On 01/20/2011 12:24 AM, Gour wrote:

I've feeling that you just copied the above from FAQ and never
actually tried Archlinux.

No, I haven't tried it. I'm not going to try every OS that comes down the pike. If the FAQ says that you're going to have to be more of an expert with your system, then I believe it. If it's wrong, then maybe you can push them to update it.

The "do-it-yourself" from the above means that in Arch user is not
forced to use specific DE, WM etc., can choose whether he prefers WiCD
over NM etc.

So instead of giving you a bunch of sane defaults, you have to make a bunch of choices up front. That's a heavy investment of time, especially for somebody unfamiliar with Linux.

That's not true...In Arch there is simply no Arch-8.10 or Arch-10.10
which means that whenever you update your system package manager will
simply pull all the packages which are required for desired kernel,
gcc version etc.

The upgrade problems are still there. *Every package* you upgrade has a chance to be incompatible with the previous version. The longer you wait, the more incompatibilities there will be.

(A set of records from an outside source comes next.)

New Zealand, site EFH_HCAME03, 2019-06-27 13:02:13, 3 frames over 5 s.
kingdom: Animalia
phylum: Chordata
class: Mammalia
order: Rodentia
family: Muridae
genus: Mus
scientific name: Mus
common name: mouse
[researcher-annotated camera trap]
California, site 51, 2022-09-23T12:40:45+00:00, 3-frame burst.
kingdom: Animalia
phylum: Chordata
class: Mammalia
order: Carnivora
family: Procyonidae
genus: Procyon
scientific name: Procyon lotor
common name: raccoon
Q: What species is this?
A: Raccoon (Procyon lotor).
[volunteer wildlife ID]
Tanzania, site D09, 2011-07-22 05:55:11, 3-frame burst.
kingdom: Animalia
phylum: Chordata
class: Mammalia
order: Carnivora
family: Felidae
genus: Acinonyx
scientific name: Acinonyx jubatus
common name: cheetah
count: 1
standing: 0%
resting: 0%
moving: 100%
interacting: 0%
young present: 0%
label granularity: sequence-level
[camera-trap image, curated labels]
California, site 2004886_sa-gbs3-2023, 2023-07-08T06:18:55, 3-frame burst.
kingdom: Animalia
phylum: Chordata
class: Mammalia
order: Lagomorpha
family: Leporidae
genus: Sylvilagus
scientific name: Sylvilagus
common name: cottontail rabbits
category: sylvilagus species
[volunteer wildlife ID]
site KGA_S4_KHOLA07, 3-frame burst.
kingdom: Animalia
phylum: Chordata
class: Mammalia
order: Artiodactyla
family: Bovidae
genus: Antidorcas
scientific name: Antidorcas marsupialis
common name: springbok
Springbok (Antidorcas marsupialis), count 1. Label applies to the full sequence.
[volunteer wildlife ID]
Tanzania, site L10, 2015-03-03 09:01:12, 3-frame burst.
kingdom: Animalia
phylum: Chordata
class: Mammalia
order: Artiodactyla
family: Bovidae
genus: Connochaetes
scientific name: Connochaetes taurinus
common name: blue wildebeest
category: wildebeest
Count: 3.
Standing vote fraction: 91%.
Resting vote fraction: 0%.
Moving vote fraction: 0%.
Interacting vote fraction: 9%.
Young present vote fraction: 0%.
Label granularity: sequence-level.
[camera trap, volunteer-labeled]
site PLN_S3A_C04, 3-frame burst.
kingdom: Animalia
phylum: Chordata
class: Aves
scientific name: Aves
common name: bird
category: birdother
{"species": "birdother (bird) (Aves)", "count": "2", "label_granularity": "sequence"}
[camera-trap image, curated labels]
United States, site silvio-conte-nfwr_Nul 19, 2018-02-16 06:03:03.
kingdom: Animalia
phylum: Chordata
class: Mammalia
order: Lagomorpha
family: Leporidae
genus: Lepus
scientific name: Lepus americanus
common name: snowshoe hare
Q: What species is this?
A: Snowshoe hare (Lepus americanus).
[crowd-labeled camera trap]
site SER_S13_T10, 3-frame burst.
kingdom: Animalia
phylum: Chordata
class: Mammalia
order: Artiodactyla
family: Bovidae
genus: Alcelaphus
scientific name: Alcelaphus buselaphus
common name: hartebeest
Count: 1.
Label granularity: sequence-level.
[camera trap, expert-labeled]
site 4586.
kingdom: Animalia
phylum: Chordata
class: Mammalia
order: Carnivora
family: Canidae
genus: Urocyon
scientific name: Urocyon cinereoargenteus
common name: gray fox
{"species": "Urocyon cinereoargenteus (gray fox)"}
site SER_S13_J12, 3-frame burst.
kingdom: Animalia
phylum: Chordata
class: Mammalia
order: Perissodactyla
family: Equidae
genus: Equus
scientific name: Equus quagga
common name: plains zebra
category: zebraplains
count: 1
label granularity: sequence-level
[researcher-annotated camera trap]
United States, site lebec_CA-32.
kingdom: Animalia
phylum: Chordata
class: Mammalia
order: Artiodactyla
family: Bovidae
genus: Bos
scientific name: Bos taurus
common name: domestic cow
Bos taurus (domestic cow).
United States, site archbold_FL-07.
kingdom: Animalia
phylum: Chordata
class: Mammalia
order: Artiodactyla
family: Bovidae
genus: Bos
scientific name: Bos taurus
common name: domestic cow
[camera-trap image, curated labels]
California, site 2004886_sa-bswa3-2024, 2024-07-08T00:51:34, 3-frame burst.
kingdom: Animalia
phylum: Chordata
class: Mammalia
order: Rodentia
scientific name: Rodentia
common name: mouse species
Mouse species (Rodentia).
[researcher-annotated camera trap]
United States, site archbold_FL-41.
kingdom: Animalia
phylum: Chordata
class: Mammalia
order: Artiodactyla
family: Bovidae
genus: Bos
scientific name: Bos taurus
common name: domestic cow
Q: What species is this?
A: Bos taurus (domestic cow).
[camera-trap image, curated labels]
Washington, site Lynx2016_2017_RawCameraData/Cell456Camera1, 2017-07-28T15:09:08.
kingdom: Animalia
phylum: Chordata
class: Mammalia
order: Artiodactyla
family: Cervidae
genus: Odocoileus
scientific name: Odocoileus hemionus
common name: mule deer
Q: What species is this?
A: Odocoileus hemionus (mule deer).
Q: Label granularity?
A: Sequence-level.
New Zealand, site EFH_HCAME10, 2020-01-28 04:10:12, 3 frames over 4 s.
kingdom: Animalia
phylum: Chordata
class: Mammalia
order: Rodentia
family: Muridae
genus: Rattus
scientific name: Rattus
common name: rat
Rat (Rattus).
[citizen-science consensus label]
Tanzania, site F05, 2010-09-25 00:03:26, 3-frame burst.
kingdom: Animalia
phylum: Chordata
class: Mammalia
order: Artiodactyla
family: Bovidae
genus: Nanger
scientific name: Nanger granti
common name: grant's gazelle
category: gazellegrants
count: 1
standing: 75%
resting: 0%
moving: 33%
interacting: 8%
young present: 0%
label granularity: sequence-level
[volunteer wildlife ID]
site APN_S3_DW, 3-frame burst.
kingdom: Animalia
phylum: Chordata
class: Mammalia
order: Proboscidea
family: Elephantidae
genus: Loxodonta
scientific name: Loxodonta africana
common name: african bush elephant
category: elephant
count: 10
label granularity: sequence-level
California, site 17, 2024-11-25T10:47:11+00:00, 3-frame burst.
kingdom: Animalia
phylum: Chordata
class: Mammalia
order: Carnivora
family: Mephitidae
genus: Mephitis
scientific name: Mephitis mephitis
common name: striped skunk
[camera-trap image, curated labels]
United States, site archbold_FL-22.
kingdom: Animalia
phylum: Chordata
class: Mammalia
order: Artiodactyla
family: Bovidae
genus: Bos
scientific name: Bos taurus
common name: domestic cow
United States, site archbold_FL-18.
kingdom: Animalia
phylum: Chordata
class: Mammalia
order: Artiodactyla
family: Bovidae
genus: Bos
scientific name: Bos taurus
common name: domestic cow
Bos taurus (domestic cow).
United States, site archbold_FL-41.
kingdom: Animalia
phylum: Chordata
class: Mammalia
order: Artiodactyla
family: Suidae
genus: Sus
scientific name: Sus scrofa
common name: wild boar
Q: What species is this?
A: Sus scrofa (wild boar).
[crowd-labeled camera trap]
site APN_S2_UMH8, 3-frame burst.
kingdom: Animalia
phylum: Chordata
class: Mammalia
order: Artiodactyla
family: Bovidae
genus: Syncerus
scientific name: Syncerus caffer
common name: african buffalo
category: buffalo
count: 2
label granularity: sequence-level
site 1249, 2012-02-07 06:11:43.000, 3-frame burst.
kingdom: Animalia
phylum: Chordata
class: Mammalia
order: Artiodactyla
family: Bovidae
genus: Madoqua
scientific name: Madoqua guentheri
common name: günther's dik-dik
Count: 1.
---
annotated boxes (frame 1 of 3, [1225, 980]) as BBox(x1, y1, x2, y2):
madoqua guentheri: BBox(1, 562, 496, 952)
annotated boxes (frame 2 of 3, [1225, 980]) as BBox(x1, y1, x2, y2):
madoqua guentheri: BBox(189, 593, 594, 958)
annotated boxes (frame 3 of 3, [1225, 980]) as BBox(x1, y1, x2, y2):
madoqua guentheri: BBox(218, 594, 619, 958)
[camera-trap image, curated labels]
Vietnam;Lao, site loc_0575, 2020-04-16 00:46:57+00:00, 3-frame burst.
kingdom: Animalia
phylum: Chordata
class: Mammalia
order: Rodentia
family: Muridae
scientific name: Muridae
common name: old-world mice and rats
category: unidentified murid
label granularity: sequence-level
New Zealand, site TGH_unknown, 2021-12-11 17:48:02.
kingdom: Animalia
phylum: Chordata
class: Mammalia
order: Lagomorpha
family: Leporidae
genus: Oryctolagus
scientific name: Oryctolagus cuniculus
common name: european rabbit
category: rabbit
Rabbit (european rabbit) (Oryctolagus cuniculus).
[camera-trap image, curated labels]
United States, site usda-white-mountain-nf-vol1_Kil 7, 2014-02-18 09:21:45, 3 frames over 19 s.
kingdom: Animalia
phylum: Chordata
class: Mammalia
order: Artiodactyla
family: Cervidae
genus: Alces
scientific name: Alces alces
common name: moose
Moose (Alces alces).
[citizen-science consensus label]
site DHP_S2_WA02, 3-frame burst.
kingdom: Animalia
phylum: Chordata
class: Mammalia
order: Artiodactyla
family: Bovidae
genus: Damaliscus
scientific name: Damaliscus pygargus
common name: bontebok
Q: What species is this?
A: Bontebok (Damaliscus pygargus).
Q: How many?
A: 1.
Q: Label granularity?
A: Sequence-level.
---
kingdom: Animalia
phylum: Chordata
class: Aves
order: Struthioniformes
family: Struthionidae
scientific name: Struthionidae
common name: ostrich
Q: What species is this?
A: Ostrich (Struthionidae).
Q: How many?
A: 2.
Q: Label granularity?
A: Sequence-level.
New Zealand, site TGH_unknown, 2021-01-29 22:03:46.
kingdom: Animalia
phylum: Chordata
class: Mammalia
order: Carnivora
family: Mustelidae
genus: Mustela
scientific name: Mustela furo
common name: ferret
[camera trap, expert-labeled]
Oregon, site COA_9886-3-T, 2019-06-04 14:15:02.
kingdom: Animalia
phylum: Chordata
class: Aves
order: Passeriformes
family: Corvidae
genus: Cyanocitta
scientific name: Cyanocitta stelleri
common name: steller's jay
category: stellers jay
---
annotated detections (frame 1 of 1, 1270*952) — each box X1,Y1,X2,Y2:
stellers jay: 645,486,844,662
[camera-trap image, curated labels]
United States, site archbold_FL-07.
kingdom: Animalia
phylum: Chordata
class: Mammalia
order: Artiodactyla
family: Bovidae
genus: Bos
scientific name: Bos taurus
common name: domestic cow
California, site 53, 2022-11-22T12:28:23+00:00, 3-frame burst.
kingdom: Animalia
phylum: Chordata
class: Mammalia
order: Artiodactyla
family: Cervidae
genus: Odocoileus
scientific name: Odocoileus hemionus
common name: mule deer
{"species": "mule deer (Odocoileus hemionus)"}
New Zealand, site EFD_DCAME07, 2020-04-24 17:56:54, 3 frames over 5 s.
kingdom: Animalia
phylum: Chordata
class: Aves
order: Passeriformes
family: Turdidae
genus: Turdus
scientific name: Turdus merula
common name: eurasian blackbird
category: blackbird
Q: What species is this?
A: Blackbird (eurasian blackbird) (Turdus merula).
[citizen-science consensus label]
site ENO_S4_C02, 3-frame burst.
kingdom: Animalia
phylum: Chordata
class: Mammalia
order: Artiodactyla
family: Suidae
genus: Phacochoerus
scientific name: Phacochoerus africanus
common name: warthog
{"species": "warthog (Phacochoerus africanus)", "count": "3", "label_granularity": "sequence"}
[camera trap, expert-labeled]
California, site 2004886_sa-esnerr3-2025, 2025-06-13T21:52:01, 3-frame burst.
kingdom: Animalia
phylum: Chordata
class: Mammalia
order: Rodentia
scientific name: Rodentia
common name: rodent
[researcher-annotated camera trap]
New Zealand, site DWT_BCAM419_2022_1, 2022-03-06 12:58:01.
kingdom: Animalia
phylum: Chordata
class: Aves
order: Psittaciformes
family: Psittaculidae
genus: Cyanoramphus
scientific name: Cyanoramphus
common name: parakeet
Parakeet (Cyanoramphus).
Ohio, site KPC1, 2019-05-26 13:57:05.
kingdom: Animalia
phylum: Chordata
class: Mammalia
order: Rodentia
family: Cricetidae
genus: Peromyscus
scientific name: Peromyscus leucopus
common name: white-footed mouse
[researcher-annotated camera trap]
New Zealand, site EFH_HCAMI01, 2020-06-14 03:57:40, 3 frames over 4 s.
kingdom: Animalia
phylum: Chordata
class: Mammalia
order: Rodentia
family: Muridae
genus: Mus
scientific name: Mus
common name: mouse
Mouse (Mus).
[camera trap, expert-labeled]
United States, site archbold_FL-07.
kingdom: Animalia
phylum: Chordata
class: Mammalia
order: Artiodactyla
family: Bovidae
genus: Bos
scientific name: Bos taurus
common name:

Otoh, with Ubuntu, upgrade from 8.10 to 10.10 is always a major
undertaking (I'm familiar with it since  '99 when I used SuSE and had
experience with deps hell.)

Highlighting the problem of waiting too long to upgrade. You're skipping an entire release. I'd like to see you take a snapshot of Arch from 2008, use the system for 2 years without updating, and then upgrade to the latest packages. Do you think Arch is going to magically have no problems?